1

I have allocated memory using valloc, let's say array A of [15*sizeof(double)]. Now I divided it into three pieces and I want to bind each piece (of length 5) into three NUMA nodes (let's say 0,1, and 2). Currently, I am doing the following:

double* A=(double*)valloc(15*sizeof(double));

piece=5; 
nodemask=1;
mbind(&A[0],piece*sizeof(double),MPOL_BIND,&nodemask,64,MPOL_MF_MOVE);

nodemask=2;
mbind(&A[5],piece*sizeof(double),MPOL_BIND,&nodemask,64,MPOL_MF_MOVE);

nodemask=4;
mbind(&A[10],piece*sizeof(double),MPOL_BIND,&nodemask,64,MPOL_MF_MOVE);

First question is am I doing it right? I.e. is there any problems with being properly aligned to page size for example?
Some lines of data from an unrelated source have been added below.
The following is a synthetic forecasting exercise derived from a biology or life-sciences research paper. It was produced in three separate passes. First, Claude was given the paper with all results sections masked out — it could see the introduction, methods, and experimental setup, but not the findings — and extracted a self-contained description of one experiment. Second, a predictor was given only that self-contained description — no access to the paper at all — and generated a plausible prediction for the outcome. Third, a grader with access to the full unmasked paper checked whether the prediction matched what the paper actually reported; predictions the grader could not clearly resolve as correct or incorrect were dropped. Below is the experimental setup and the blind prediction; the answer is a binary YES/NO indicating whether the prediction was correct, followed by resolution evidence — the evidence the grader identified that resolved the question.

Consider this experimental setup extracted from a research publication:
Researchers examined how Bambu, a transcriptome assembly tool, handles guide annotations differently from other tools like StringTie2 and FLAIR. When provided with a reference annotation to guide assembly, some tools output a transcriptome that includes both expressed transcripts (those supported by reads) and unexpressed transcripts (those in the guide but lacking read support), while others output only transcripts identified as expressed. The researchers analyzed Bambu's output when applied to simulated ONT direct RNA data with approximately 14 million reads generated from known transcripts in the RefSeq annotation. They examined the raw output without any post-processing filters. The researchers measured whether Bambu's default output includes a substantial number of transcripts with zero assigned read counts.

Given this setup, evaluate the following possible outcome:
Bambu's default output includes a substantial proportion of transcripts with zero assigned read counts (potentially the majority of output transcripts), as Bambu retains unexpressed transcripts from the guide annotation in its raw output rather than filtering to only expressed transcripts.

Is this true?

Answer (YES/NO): YES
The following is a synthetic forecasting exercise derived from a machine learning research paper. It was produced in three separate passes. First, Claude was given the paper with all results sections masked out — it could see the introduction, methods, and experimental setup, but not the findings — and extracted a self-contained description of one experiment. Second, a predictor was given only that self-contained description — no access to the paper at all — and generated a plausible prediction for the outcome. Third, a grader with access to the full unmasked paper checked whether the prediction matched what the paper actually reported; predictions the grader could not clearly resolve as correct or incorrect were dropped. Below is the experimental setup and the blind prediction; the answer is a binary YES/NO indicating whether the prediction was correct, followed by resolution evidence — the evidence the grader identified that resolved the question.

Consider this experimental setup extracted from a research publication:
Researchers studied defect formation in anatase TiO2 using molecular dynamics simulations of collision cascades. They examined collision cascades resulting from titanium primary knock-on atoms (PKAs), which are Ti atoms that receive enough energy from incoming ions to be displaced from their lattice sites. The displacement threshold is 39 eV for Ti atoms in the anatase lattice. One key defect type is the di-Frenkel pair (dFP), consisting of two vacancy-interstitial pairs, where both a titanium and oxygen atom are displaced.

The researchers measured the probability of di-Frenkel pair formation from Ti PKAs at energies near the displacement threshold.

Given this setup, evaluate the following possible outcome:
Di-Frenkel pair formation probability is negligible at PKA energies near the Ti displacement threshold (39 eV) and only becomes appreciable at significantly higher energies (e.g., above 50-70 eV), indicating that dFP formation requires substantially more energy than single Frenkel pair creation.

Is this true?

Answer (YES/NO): NO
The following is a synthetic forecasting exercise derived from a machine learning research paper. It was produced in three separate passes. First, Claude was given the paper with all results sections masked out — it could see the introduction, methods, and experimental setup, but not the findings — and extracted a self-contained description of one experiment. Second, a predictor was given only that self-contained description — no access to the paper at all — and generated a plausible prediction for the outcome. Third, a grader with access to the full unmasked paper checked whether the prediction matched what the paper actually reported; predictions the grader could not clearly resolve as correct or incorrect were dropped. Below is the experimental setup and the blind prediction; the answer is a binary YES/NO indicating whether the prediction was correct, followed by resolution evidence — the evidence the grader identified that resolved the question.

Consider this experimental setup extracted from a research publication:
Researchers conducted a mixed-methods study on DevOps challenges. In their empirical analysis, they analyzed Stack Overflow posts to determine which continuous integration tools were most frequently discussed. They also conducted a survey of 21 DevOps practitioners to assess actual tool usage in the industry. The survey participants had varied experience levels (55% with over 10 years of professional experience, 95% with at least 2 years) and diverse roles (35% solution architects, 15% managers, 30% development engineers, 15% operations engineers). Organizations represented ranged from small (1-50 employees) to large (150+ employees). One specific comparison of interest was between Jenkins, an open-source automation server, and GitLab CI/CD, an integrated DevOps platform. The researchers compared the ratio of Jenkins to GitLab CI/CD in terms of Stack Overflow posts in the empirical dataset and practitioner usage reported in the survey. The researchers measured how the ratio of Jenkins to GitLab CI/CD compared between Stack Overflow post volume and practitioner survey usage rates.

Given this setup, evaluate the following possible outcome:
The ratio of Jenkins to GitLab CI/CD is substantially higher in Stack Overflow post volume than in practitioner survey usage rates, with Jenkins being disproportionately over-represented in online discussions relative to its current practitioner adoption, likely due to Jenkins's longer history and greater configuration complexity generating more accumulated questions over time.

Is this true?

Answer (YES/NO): YES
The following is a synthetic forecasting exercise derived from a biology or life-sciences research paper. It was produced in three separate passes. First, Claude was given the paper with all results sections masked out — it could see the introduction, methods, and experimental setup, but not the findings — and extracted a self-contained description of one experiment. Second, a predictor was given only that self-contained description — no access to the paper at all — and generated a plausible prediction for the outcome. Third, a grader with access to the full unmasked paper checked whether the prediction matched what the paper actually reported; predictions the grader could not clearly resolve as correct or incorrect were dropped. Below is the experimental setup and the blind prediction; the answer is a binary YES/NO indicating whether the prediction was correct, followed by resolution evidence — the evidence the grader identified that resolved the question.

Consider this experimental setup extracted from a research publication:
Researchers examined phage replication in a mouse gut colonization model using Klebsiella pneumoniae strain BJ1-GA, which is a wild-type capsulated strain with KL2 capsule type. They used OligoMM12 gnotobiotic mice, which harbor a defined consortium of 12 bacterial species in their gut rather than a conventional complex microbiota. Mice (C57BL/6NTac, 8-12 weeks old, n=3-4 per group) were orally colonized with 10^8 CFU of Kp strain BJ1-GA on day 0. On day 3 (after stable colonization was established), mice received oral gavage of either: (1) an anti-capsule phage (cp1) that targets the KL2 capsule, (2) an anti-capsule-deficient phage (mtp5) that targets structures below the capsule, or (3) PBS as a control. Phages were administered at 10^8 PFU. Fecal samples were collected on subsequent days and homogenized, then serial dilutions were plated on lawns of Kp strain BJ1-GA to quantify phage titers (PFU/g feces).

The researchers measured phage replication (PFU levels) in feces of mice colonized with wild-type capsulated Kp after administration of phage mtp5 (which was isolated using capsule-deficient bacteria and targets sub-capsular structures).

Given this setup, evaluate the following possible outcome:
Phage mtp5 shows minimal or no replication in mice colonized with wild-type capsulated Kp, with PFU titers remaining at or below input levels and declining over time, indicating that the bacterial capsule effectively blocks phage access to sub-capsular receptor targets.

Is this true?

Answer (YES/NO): NO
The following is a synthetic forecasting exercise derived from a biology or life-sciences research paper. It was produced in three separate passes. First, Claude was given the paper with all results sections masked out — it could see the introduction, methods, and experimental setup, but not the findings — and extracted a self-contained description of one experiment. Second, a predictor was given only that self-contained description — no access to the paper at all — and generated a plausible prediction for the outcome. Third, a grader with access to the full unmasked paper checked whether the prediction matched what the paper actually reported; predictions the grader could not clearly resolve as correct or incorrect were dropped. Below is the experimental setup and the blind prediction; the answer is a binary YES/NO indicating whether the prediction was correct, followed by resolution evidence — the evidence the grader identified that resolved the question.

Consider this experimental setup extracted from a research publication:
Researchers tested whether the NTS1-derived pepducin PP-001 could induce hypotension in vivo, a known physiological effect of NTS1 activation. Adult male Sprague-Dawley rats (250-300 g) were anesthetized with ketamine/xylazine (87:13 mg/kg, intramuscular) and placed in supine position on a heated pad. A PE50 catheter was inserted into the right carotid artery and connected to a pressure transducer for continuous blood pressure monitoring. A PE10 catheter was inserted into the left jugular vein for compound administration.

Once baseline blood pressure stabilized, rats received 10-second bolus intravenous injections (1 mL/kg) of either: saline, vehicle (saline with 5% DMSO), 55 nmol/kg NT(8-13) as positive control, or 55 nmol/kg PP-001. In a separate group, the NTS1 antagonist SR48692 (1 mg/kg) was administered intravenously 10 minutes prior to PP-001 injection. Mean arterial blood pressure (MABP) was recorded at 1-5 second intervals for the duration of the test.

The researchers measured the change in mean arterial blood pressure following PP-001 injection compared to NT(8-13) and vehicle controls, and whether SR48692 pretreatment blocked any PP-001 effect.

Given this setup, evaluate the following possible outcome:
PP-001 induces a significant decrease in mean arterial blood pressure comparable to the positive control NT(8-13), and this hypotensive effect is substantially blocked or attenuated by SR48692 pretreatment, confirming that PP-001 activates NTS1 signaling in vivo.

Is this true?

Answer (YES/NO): YES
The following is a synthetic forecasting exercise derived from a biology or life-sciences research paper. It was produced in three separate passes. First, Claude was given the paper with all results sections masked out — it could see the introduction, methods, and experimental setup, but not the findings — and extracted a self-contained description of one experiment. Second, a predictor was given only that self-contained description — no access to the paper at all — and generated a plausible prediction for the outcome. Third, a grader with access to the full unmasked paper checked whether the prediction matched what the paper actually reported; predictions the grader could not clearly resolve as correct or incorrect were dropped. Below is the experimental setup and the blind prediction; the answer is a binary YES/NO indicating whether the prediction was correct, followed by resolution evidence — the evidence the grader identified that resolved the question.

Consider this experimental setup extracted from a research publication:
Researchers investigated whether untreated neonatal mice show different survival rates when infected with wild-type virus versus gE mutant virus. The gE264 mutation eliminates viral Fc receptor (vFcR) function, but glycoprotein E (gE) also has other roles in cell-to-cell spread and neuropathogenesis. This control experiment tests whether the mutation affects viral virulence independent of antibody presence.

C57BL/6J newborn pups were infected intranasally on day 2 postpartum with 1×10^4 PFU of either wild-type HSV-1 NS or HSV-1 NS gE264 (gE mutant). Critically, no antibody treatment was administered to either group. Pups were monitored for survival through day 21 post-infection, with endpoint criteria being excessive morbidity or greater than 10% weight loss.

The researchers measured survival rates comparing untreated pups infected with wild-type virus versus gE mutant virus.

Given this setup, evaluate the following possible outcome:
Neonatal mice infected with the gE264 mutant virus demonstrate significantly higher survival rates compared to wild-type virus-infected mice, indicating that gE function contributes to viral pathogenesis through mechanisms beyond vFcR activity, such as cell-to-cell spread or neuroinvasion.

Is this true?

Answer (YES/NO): NO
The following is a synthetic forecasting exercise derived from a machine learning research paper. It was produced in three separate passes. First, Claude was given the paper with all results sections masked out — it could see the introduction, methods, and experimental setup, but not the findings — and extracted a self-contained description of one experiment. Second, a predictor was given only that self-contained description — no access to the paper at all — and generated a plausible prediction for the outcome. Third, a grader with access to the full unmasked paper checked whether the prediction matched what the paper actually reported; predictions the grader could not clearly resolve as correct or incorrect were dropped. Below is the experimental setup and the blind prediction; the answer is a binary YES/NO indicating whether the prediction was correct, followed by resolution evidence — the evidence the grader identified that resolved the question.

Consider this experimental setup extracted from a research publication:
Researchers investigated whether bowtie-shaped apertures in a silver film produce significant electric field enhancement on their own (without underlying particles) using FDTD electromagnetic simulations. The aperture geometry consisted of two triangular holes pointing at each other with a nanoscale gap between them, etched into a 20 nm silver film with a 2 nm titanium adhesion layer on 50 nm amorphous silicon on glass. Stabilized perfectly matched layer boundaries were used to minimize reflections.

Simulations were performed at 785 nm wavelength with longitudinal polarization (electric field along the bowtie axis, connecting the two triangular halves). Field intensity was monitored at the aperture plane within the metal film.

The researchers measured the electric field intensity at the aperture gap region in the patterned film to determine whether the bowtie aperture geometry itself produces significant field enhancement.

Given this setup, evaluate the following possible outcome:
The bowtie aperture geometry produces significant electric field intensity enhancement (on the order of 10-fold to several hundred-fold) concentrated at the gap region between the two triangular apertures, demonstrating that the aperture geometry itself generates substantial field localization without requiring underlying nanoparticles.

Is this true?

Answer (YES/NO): YES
Currently with size of 15 for array A it runs fine, but if I reset the array size to something like 6156000 and piece=2052000, and subsequently three calls to mbind start with &A[0], &A[2052000], and &A[4104000] then I am getting a segmentation fault (and sometimes it just hangs there). Why it runs for small size fine but for larger gives me segfault? Thanks.

tiki
  • 419
  • 1
  • 6
  • 16

1 Answers1

1

For this to work, you need to deal with chunks of memory that are at least page-size and page-aligned - that means 4KB in most systems. In your case, I suspect the page gets moved twice (possibly three times), due to you calling mbind() three times over.

The way numa memory is located is that CPU socket 0 has a range of 0..X-1 MB, socket 1 has X..2X-1, socket three has 2X-3X-1, etc. Of course, if you stick a 4GB stick of ram next to socket 0 and a 16GB in the socket 1, then the distribution isn't even. But the principle still stands that a large chunk of memory is allocated for each socket, in accordance to where the memory is actually located.

As a consequence of how the memory is located, the physical location of the memory you are using will have to be placed in the linear (virtual) address space by page-mapping.

So, for large "chunks" of memory, it is fine to move it around, but for small chunks, it won't work quite right - you certainly can't "split" a page into something that is affine to two different CPU sockets.

Edit:

To split an array, you first need to find the page-aligned size.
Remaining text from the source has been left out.